Spatial reasoning items:
-- START --
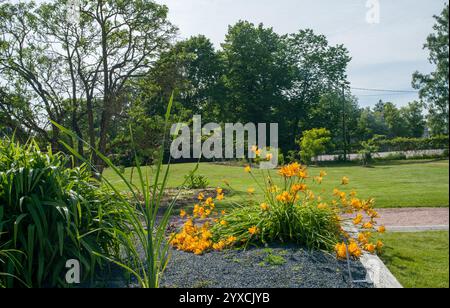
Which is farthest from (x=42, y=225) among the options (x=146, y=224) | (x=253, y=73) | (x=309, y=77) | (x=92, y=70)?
(x=253, y=73)

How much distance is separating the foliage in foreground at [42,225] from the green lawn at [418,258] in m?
2.01

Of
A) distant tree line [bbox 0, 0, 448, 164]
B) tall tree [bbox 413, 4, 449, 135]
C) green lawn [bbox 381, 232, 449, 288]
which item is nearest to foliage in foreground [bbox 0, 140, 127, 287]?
tall tree [bbox 413, 4, 449, 135]

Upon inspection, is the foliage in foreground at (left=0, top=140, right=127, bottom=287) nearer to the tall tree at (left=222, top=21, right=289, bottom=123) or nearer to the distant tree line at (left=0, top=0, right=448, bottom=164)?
the distant tree line at (left=0, top=0, right=448, bottom=164)

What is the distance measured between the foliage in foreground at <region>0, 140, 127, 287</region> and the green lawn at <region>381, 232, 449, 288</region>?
201 centimetres

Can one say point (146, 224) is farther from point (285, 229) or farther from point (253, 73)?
point (253, 73)

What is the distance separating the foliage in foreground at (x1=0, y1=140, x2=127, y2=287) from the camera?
2188 mm

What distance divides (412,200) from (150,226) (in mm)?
5630

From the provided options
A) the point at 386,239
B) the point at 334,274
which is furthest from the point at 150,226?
the point at 386,239

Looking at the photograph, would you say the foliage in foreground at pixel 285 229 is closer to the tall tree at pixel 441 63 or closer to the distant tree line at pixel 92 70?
the tall tree at pixel 441 63

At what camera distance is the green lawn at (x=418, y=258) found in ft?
9.14

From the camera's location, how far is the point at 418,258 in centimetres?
333

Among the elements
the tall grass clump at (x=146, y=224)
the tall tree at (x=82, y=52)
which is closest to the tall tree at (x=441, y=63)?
the tall grass clump at (x=146, y=224)

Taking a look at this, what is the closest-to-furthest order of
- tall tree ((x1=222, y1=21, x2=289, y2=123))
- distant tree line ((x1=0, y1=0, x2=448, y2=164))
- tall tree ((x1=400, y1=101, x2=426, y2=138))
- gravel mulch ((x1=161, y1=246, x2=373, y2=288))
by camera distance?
1. gravel mulch ((x1=161, y1=246, x2=373, y2=288))
2. distant tree line ((x1=0, y1=0, x2=448, y2=164))
3. tall tree ((x1=400, y1=101, x2=426, y2=138))
4. tall tree ((x1=222, y1=21, x2=289, y2=123))

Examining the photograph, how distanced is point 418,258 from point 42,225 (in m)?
2.83
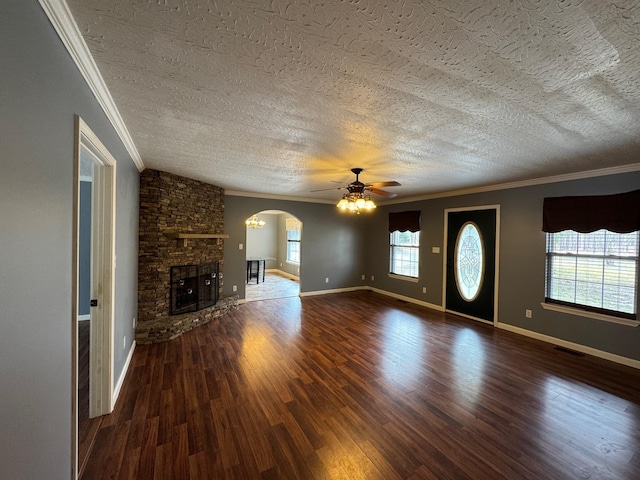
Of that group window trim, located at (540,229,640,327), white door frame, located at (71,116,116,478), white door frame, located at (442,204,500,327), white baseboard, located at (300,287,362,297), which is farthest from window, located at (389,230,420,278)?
white door frame, located at (71,116,116,478)

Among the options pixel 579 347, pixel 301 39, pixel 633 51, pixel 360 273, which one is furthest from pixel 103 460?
pixel 360 273

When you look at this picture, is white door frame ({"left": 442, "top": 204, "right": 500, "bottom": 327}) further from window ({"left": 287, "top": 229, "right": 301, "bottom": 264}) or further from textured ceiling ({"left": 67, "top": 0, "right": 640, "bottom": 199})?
window ({"left": 287, "top": 229, "right": 301, "bottom": 264})

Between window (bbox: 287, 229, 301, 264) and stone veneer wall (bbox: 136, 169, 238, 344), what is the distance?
4692 millimetres

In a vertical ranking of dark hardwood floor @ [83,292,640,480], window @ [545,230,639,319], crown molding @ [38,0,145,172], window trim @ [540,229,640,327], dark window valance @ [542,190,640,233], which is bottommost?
dark hardwood floor @ [83,292,640,480]

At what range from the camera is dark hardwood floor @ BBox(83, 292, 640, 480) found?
69.2 inches

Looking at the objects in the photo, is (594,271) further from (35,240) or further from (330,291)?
(35,240)

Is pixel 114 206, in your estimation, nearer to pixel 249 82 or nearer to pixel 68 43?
pixel 68 43

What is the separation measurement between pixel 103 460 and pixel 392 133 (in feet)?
10.9

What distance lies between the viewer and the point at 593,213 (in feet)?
11.3

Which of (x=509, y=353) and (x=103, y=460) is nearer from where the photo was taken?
(x=103, y=460)

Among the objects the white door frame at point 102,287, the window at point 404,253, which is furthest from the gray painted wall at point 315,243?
the white door frame at point 102,287

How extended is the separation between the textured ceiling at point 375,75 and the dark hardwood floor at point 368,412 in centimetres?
248

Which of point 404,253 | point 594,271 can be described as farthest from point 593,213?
point 404,253

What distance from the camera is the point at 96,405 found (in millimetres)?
2172
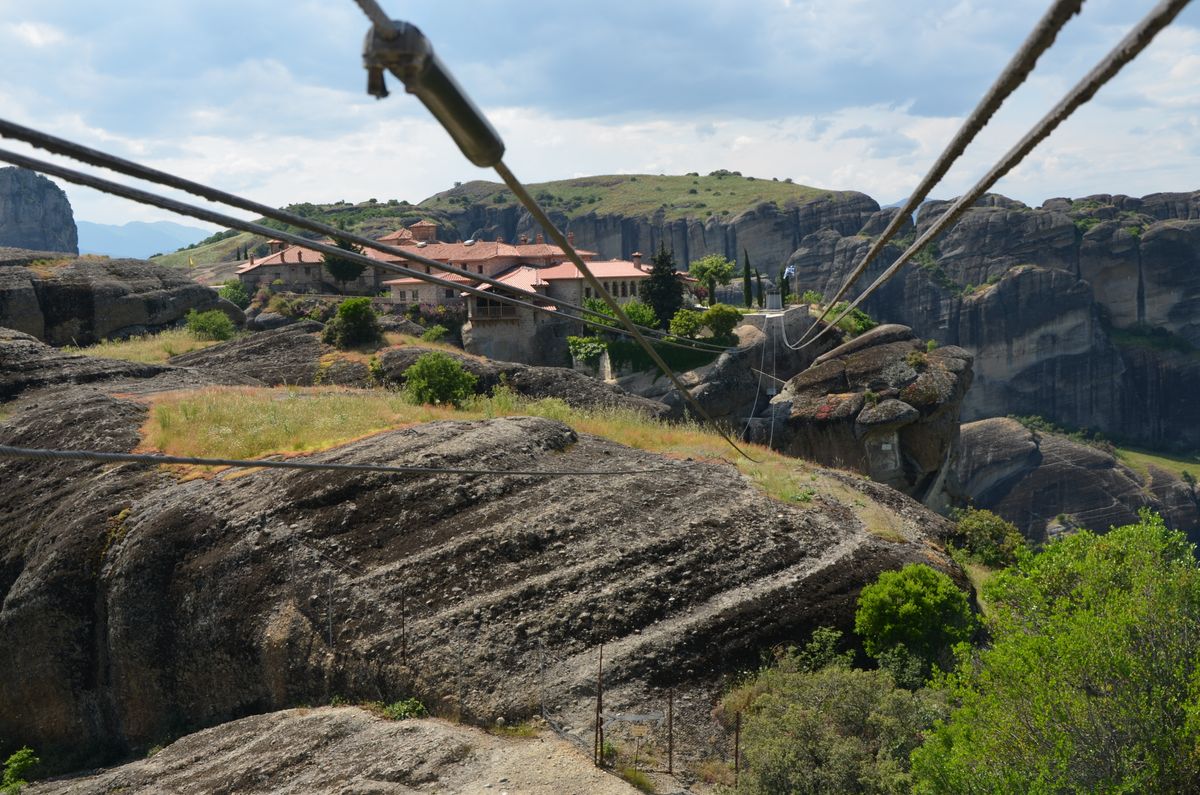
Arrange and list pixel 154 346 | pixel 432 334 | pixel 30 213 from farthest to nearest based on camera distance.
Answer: pixel 30 213 → pixel 432 334 → pixel 154 346

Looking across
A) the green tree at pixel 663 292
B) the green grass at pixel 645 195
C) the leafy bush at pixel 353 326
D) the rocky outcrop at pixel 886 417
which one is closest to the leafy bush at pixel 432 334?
the leafy bush at pixel 353 326

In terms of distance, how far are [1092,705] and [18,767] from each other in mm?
20238

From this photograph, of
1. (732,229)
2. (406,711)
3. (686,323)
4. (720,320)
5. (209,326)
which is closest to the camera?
(406,711)

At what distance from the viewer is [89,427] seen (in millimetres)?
26469

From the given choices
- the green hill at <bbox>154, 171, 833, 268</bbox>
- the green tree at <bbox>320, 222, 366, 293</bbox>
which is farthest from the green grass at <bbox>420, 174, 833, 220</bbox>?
the green tree at <bbox>320, 222, 366, 293</bbox>

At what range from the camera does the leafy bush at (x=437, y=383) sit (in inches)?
1172

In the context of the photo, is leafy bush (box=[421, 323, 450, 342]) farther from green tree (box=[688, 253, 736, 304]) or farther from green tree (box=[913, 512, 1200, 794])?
green tree (box=[913, 512, 1200, 794])

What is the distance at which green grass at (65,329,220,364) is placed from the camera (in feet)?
147

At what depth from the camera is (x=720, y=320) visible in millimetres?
-- END --
» Exercise: Rewrite all of the items above, replacing each "foliage in foreground" with "shrubbery in foreground" and keeping everything else the same. Omit the pictures from your answer.

» Result of this exercise:
Which is farthest from (x=42, y=225) among the options (x=146, y=224) | (x=253, y=73) | (x=309, y=77) | (x=92, y=70)?
(x=253, y=73)

How much distance is separating the shrubbery in foreground at [42,225] from the green lawn at [418,258] in m?
2.01

Of
A) distant tree line [bbox 0, 0, 448, 164]
B) tall tree [bbox 413, 4, 449, 135]
C) green lawn [bbox 381, 232, 449, 288]
which item is nearest to shrubbery in foreground [bbox 0, 140, 127, 287]?
tall tree [bbox 413, 4, 449, 135]

Upon inspection, is the shrubbery in foreground at (left=0, top=140, right=127, bottom=287) nearer to the tall tree at (left=222, top=21, right=289, bottom=123) or nearer to the distant tree line at (left=0, top=0, right=448, bottom=164)?
the distant tree line at (left=0, top=0, right=448, bottom=164)

What is the distance measured between the shrubbery in foreground at <region>0, 140, 127, 287</region> and the green lawn at <region>381, 232, 449, 288</region>?
201 centimetres

Can one say point (146, 224) is farther from point (285, 229) or farther from point (253, 73)?
point (253, 73)

What is the distance separating the shrubbery in foreground at (x1=0, y1=140, x2=127, y2=287) from the camera?
2188 mm

What distance divides (412,200) from (150,226) (in mm)?
5630

From the provided options
A) the point at 386,239
B) the point at 334,274
which is furthest from the point at 150,226?
the point at 386,239

Looking at the photograph, would you say the shrubbery in foreground at pixel 285 229 is closer to the tall tree at pixel 441 63 or closer to the distant tree line at pixel 92 70?
the tall tree at pixel 441 63

At what camera distance is the green lawn at (x=418, y=258) found in ft?
9.14

From the camera's location, how far is the point at 418,258 in centimetres?
333

Among the elements
the tall grass clump at (x=146, y=224)
the tall tree at (x=82, y=52)
which is closest to the tall tree at (x=441, y=63)?
the tall grass clump at (x=146, y=224)

Taking a look at this, what is the closest-to-furthest order of
- tall tree ((x1=222, y1=21, x2=289, y2=123))
- distant tree line ((x1=0, y1=0, x2=448, y2=164))
- tall tree ((x1=400, y1=101, x2=426, y2=138))
- gravel mulch ((x1=161, y1=246, x2=373, y2=288))
by camera distance?
1. gravel mulch ((x1=161, y1=246, x2=373, y2=288))
2. distant tree line ((x1=0, y1=0, x2=448, y2=164))
3. tall tree ((x1=400, y1=101, x2=426, y2=138))
4. tall tree ((x1=222, y1=21, x2=289, y2=123))

Examining the photograph, how distanced is point 418,258 from point 42,225 (in m)?
2.83
Of that group window trim, located at (540,229,640,327), white door frame, located at (71,116,116,478), white door frame, located at (442,204,500,327), white baseboard, located at (300,287,362,297), which is farthest from window, located at (389,230,420,278)?
white door frame, located at (71,116,116,478)

Among the options pixel 579 347, pixel 301 39, pixel 633 51, pixel 360 273, which one is furthest from pixel 103 460?
pixel 360 273

When you look at this picture, is white door frame ({"left": 442, "top": 204, "right": 500, "bottom": 327}) further from window ({"left": 287, "top": 229, "right": 301, "bottom": 264}) or further from textured ceiling ({"left": 67, "top": 0, "right": 640, "bottom": 199})?
window ({"left": 287, "top": 229, "right": 301, "bottom": 264})

Between window (bbox: 287, 229, 301, 264) and stone veneer wall (bbox: 136, 169, 238, 344), what is the distance?
4692 millimetres

In a vertical ranking of dark hardwood floor @ [83,292,640,480], window @ [545,230,639,319], crown molding @ [38,0,145,172], window trim @ [540,229,640,327], dark window valance @ [542,190,640,233], which is bottommost?
dark hardwood floor @ [83,292,640,480]

At what range from the camera is dark hardwood floor @ BBox(83, 292, 640, 480) found?
69.2 inches

Looking at the objects in the photo, is (594,271) further from (35,240) or further from (330,291)?
(35,240)

Is pixel 114 206, in your estimation, nearer to pixel 249 82 or nearer to pixel 68 43?
pixel 68 43

What is the separation measurement between pixel 103 460 and pixel 392 133 (in feet)?
10.9

What distance lies between the viewer and the point at 593,213 (in feet)?
11.3

Which of (x=509, y=353) and (x=103, y=460) is nearer from where the photo was taken?
(x=103, y=460)

Among the objects the white door frame at point 102,287, the window at point 404,253, which is furthest from the gray painted wall at point 315,243?
the white door frame at point 102,287

How extended is the separation between the textured ceiling at point 375,75 and the dark hardwood floor at point 368,412 in centimetres?
248

Which of point 404,253 | point 594,271 can be described as farthest from point 593,213?
point 404,253

What distance from the camera is the point at 96,405 found (in millimetres)?
2172
Arrange and list pixel 154 346 | pixel 432 334 | pixel 30 213 from farthest to nearest based on camera distance.
Answer: pixel 30 213 → pixel 432 334 → pixel 154 346

Looking across
A) the green tree at pixel 663 292
B) the green grass at pixel 645 195
C) the leafy bush at pixel 353 326
D) the rocky outcrop at pixel 886 417
which one is closest to the leafy bush at pixel 432 334?
the leafy bush at pixel 353 326

In terms of distance, how far are [1092,705] and [18,767] from each other in mm?
20238

From this photograph, of
1. (732,229)
2. (406,711)
3. (686,323)
4. (720,320)
5. (209,326)
which is closest to the camera?
(406,711)

At what distance from the viewer is [89,427] seen (in millimetres)?
26469

From the given choices
- the green hill at <bbox>154, 171, 833, 268</bbox>
- the green tree at <bbox>320, 222, 366, 293</bbox>
which is farthest from the green grass at <bbox>420, 174, 833, 220</bbox>?
the green tree at <bbox>320, 222, 366, 293</bbox>

At what range from the camera does the leafy bush at (x=437, y=383) sit (in inches)?
1172

In the context of the photo, is leafy bush (box=[421, 323, 450, 342]) farther from green tree (box=[688, 253, 736, 304]) or farther from green tree (box=[913, 512, 1200, 794])?
green tree (box=[913, 512, 1200, 794])

What is the distance at which green grass at (65,329,220,364) is placed from the camera (in feet)?
147

At what depth from the camera is (x=720, y=320) visible in millimetres?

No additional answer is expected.